The hands came, and the pain came with them and through them. Jonas braced himself and entered the memory which was torturing The Giver.
He was in a confused, noisy, foul-smelling place. It was daylight, early morning, and the air was thick with smoke that hung, yellow and brown, above the ground. Around him, everywhere, far across the expanse of what seemed to be a field, lay groaning men. A wild-eyed horse, its bridle torn and dangling, trotted frantically through the mounds of men, tossing its head, whinnying in panic. It stumbled, finally, then fell, and did not rise.
Jonas heard a voice next to him. "Water," the voice said in a parched, croaking whisper.
He turned his head toward the voice and looked into the half-closed eyes of a boy who seemed not much older than himself. Dirt streaked the boy’s face and his matted blond hair. He lay sprawled, his gray uniform glistening with wet, fresh blood.

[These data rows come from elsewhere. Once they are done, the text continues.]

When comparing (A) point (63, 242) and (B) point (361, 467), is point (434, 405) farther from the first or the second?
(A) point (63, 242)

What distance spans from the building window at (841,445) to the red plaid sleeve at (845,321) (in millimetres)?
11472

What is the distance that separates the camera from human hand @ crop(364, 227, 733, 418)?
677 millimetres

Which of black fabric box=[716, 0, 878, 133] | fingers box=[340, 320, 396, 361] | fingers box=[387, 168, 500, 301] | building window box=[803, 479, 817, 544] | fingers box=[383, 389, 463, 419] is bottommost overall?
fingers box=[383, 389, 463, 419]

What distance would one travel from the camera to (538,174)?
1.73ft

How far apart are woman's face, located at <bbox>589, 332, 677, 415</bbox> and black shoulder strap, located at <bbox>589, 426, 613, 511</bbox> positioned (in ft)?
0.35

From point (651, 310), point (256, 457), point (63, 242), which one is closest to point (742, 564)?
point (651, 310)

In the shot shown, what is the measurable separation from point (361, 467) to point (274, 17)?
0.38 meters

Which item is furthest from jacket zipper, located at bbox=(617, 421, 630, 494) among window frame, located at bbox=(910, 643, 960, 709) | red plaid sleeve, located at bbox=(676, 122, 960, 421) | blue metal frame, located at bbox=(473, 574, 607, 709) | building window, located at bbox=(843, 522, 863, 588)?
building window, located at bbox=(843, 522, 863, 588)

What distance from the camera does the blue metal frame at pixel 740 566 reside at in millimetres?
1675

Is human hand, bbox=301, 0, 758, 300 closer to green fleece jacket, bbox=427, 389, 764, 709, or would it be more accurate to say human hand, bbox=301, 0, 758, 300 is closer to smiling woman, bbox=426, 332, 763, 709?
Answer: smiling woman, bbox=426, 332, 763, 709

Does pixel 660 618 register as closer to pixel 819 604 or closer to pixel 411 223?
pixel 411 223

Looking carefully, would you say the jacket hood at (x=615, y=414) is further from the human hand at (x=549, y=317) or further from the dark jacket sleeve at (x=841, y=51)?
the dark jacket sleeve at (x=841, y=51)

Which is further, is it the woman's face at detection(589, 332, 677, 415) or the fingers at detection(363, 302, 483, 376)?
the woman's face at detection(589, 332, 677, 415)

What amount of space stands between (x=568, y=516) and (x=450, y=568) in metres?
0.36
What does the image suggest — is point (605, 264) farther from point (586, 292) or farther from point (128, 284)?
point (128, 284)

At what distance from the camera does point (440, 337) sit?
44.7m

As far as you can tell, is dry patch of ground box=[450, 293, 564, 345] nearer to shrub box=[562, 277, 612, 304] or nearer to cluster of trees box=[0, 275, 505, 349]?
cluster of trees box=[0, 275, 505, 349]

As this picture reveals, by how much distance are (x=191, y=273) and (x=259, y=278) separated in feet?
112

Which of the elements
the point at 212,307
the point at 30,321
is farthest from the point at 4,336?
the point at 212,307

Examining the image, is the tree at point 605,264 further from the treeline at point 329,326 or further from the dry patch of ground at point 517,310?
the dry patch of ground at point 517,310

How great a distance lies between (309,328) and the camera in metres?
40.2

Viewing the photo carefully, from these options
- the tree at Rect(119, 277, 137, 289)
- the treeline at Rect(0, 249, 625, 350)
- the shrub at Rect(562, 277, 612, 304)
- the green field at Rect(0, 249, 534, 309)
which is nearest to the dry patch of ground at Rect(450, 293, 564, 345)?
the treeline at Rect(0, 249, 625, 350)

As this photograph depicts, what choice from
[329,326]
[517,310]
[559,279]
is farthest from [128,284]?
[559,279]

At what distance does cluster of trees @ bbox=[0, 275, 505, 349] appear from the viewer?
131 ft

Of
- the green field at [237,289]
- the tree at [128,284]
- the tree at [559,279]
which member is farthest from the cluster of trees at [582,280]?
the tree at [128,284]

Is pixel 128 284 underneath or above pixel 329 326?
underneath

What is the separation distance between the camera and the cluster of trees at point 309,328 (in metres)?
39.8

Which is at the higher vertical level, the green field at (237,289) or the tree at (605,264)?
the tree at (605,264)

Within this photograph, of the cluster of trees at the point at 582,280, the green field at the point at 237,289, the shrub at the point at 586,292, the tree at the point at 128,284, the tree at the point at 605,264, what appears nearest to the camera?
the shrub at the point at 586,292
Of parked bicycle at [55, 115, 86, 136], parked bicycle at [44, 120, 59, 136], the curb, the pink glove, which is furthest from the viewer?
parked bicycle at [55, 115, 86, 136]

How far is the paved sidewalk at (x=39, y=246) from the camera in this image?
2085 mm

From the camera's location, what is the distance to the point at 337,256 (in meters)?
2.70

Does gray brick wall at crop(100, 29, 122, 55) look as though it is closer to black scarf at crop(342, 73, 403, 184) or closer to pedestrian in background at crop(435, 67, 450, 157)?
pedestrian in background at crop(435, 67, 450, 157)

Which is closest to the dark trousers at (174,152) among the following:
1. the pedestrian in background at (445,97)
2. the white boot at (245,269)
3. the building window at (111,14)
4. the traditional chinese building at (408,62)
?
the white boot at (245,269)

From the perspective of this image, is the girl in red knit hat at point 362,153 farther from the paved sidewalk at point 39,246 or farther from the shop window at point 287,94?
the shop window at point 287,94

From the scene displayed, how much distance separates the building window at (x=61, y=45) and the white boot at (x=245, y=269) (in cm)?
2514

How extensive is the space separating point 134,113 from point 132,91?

The colors of the carnage were grotesquely bright: the crimson wetness on the rough and dusty fabric, the ripped shreds of grass, startlingly green, in the boy’s yellow hair.
The boy stared at him. "Water," he begged again. When he spoke, a new spurt of blood drenched the coarse cloth across his chest and sleeve.
One of Jonas’s arms was immobilized with pain, and he could see through his own torn sleeve something that looked like ragged flesh and splintery bone. He tried his remaining arm and felt it move. Slowly he reached to his side, felt the metal container there, and removed its cap, stopping the small motion of his hand now and then to wait for the surging pain to ease. Finally, when the container was open, he extended his arm slowly across the blood-soaked earth, inch by inch, and held it to the lips of the boy. Water trickled into the imploring mouth and down the grimy chin.
The boy sighed. His head fell back, his lower jaw dropping as if he had been surprised by something. A dull blankness slid slowly across his eyes. He was silent.
But the noise continued all around: the cries of the wounded men, the cries begging for water and for Mother and for death. Horses lying on the ground shrieked, raised their heads, and stabbed randomly toward the sky with their hooves.
From the distance, Jonas could hear the thud of cannons. Overwhelmed by pain, he lay there in the fearsome stench for hours, listened to the men and animals die, and learned what warfare meant.
Finally, when he knew that he could bear it no longer and would welcome death himself, he opened his eyes and was once again on the bed.
The Giver looked away, as if he could not bear to see what he had done to Jonas. "Forgive me," he said.